Local Authority School Readiness Analysis

Context

This analysis supports a project to identify and spread good practice in improving school readiness. The aim is to identify areas in Greater Manchester that are performing well, with the aim of doing case studies in those areas to identify what those areas are doing that is behind their good performance.

Outline

The approach here is to identify areas (at local authority and ward levels) that have higher rates of school readiness than would be expected from their levels of deprivation. The aim would be to do some case studies in these areas to try to find out what they are doing that is making the difference.

Aims and objectives

The aim of this project is to identify areas that are performing better than would be expected based on deprivation alone.

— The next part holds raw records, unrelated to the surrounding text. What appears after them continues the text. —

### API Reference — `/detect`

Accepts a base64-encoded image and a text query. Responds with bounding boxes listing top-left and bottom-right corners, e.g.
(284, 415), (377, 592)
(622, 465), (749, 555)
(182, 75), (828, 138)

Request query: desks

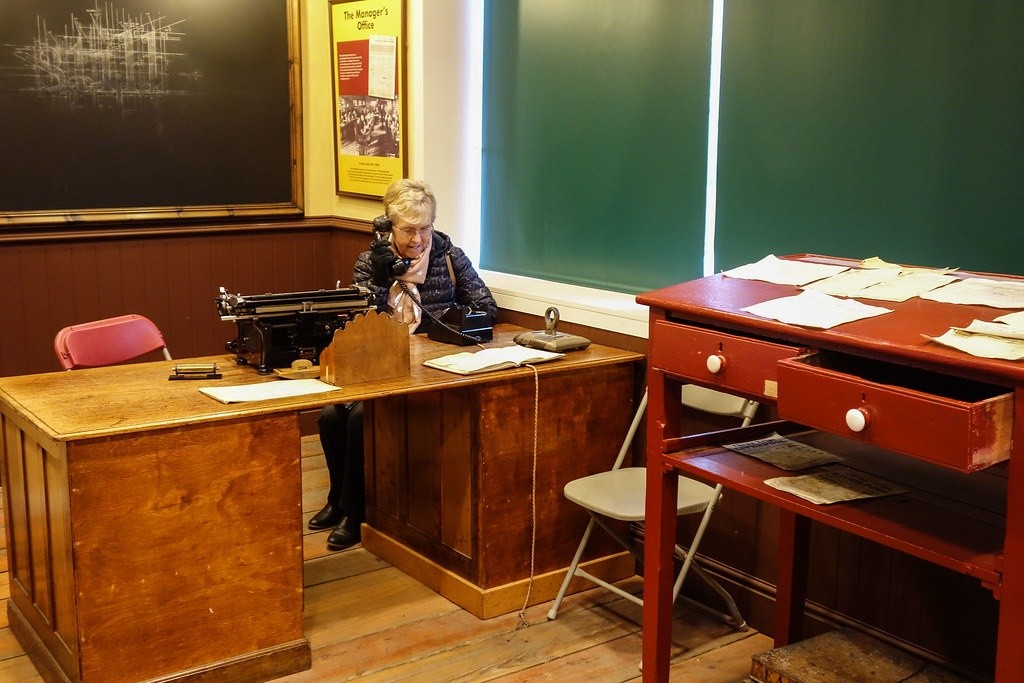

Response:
(0, 322), (646, 683)
(635, 254), (1024, 683)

The objectives that support this aim are:

Get school readiness and deprivation data
Merge into a single data set
Plot and fit regression models to identify areas with big positive residuals in Greater Manchester.

1. Getting the data

1.1 School readiness data

School readiness data is available from PHE’s Fingertips database. Here I will use the FingertipsR package to get the data.

# Load packages
library(fingertipsR)
library(tidyverse)
library(knitr)
library(cowplot)

# Identify school readiness indicators from fingertips
inds <- indicators()
kable(inds %>% filter(grepl("([Ss]chool readiness)|(ASQ)", IndicatorName)) %>%
               distinct(IndicatorID, .keep_all = TRUE) %>%
               select(IndicatorID, IndicatorName))

IndicatorID	IndicatorName
92543	Proportion of children aged 2-2½yrs receiving ASQ-3 as part of the Healthy Child Programme or integrated review
90631	School readiness: Good level of development at age 5
90632	School readiness: Good level of development at age 5 with free school meal status
90633	School readiness: Year 1 pupils achieving the expected level in the phonics screening check
90634	School readiness: Year 1 pupils with free school meal status achieving the expected level in the phonics screening check

The table identifies five possible indicators. One measures child development at 2-2.5 years, but this is a process measure (it counts those receiving the assessment, not how they were assessed). Two measure child development at age 5 (one considering all children, one considering those eligible for free school meals). Two consider performans on phonics specifically (again, one considering all children, one considering those eligible for free school meals). All indicators are rates (percentages) of children meeting a defined target.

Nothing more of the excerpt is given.